Minggu, 25 November 2007

PENDIDIKAN DAN KESEHATAN GRATIS; SESUATU YANG UTOPIS-KAH?

(ia akan menjadi utopis tanpa pengawalan dan komitmen mahasiswa)

Hampir dipastikan bahwa pada pilkada sul-sel kali ini yang menjadi gubernur terpilih adalah “kalau tidak salah ingat” calon yang menjanjikan pendidikan dan kesehatan gratis, siapa lagi kalau bukan Syahrul Yasin Limpo-Arifin Nu’mang (SAYANG). Adalah hal yang menggembirakan bagi kita semua, khususnya masyarakat Sulawesi Selatan yang telah lama merindukan pemimpin yang bisa berpihak kepada rakyat, bukan malah sebaliknya. Mimpi para pendahulu kita akan terciptanya masyarakat adil dan makmur kini di ujung mata, meskipun janji-janji saat kampanye masih di sanksikan. Namun, sebagai manusia yang punya pikiran positif, hal ini meski kita dukung dan memberikan motivasi agar programnya dapat berjalan maksimal. Tapi kita juga jangan terlalu cepat terlena dengan janji-janji, kita mesti mengawal itu agar terjadi kesesuaian antara apa yang di ucapkan dan di lakukan sejalan, sehingga kepercayaan masyarakat dapat di raih kembali. Itulah tugas kita sebagai mahasiswa, mengawal jalannya pemerintahan yang berkeadilan social.
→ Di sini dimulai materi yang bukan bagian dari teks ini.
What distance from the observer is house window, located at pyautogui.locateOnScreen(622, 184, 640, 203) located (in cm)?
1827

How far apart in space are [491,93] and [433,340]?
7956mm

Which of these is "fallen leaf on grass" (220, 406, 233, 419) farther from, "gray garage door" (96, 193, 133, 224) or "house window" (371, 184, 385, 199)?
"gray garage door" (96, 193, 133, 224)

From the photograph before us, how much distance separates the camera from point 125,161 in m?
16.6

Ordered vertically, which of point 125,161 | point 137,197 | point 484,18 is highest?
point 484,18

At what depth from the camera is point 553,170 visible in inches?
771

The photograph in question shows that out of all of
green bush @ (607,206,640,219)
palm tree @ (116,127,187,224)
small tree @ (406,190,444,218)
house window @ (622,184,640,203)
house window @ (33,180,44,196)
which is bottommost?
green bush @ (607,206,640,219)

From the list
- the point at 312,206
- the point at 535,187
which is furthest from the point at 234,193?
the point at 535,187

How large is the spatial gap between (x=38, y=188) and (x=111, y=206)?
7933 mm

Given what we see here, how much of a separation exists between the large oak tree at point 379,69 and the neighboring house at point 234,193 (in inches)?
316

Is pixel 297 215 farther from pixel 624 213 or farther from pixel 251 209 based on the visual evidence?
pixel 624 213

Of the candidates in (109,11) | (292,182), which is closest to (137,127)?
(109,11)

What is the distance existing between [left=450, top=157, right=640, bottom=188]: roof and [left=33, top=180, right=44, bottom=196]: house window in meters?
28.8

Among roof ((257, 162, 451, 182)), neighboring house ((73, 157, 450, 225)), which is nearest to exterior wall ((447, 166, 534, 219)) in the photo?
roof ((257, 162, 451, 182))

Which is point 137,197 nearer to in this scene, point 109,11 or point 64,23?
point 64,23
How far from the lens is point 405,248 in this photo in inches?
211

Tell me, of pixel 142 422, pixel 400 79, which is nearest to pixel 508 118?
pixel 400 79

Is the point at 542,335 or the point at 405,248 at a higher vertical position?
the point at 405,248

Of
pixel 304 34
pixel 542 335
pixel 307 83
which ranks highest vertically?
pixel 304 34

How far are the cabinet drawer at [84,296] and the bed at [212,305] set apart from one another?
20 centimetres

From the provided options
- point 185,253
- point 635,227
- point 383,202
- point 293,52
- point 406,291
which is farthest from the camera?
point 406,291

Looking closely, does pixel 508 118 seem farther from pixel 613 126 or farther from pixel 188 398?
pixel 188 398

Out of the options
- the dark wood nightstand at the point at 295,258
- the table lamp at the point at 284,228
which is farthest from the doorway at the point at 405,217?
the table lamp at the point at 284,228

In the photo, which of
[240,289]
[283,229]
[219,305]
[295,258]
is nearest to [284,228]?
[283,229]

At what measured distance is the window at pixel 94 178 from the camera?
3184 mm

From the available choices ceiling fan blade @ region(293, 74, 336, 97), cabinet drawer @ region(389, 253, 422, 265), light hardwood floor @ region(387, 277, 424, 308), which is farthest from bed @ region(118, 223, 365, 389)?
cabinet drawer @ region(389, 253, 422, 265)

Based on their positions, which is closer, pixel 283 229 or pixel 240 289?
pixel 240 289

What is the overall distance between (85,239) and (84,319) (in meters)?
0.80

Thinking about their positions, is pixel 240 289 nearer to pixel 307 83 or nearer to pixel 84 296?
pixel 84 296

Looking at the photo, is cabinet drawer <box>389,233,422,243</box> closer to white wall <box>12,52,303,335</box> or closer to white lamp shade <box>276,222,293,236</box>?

Tapi kita sendiri, sebagai realitas yang merdeka dari segala kepentingan-kepentingan yang menyengsarakan rakyat harus bisa mendesain satu gerakan kuat agar kita tidak dilihat sebagai elemen masyarakat yang dianggap sepele. Wibawa dan kekuatan hanya bisa kita raih dengan desain gerakan dan persatuan mahasiswa. Sudah saatnya kita berubah, bangun dari kemandekan gerakan agar kita bisa mewujudkan tri dharma perguruan tinggi.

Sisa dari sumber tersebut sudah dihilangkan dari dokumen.